Une autre manière de considérer cette question est de considérer qu’il y a un « seuil de connaissance » à partir duquel le ou la MJ considère qu’il est approprié de révéler le niveau de difficulté. Ce seuil, toutefois, est simplement un curseur. Je vous suggère de réduire radicalement votre seuil, avec ces mécanismes de dépense de ressources - en particulier si vous le maintenez habituellement à un niveau élevé.

Pour ces JdR à dépense de ressources, j’ai aussi inventé le terme de « test de routine », comme ça je peux toujours demander des tests de Perception de routine pour déterminer quel personnage repère quelque chose en premier avant que tout le monde ne crame ses points de ressources, hmmm… inutilement.

Tâches incertaines

Traveller: 2300 grog incluait une méthode de résolution intéressante que je n’ai jamais vue reproduite ailleurs, mais qui pourrait être facilement adaptée à presque n’importe quel système de JdR. Cette méthode conviendrait à n'importe quelle tâche incertaine dont le succès ou l’échec réel ne serait immédiatement clair pour le personnage, comme rassembler des informations, convaincre quelqu’un de vous aider à enfreindre la loi, ou repérer une pièce d’équipement défectueuse :

… La joueuse et l’arbitre lancent tous deux les dés pour obtenir un succès (l’arbitre en secret).

  • Si les deux échouent, l’arbitre ne fournit aucune vérité.
  • S’il l’un obtient un succès et pas l’autre, l’arbitre fournit un peu de vérité.
  • Si les deux réussissent, l’arbitre fournit toute la vérité.

Dans tous les cas, l’arbitre n’indique pas si la réponse ou l’information obtenue est fausse, un peu vraie ou tout à fait vraie.

  • Un résultat aucune vérité indique que le personnage est totalement induit en erreur quant à la réussite de sa tentative [Le PJ croit avoir réussi/raté mais se trompe (NdT)]. Les informations obtenues sont complètement fausses.
  • Un résultat un peu de vérité veut dire que le personnage a une vague idée du succès de sa tentative. Iel obtient quelques informations valides.
  • Un résultat de toute la vérité signale que la personne ne se trompe pas sur le succès de sa tentative.
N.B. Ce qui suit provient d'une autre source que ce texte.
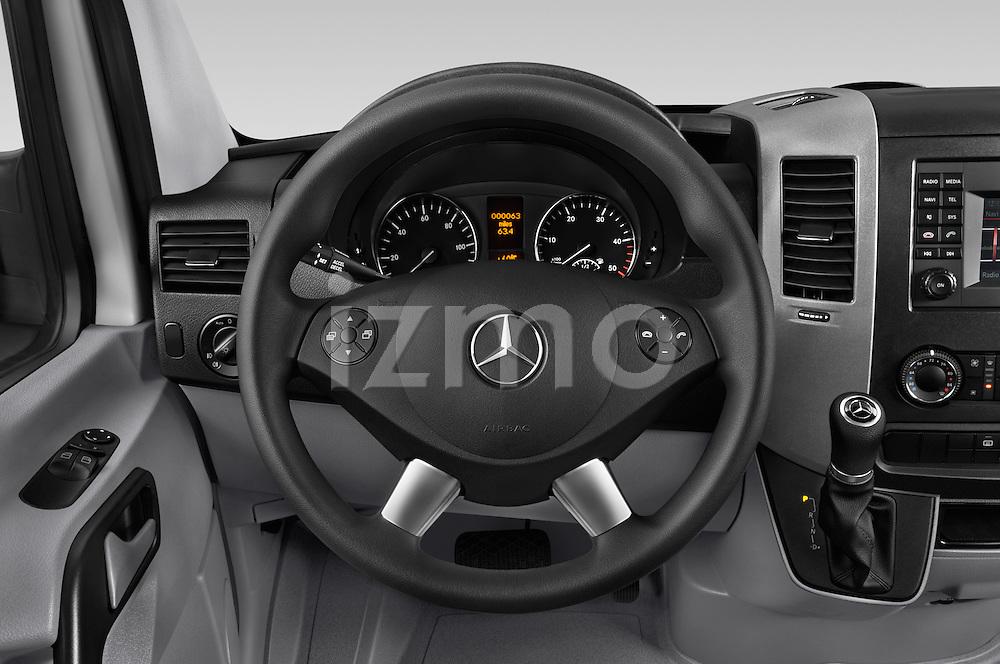 Car pictures of steering wheel view of a 2017 Mercedes Benz Sprinter-Crew-Van 2500-170-WB-High-Roof 4 Door Combi Steering Wheel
Le PJ récolte des informations tout à fait exactes.

À cause de la nature cachée du jet de l’arbitre, le personnage ne peut pas être certain de la qualité de l’information ainsi obtenue [même si la joueuse en a une idée grâce à son propre jet (NdT)]. Un arbitre peut donc voir des PJ douter de toute la vérité, n’accepter aucune vérité, ou accepter la totalité d’un peu de la vérité.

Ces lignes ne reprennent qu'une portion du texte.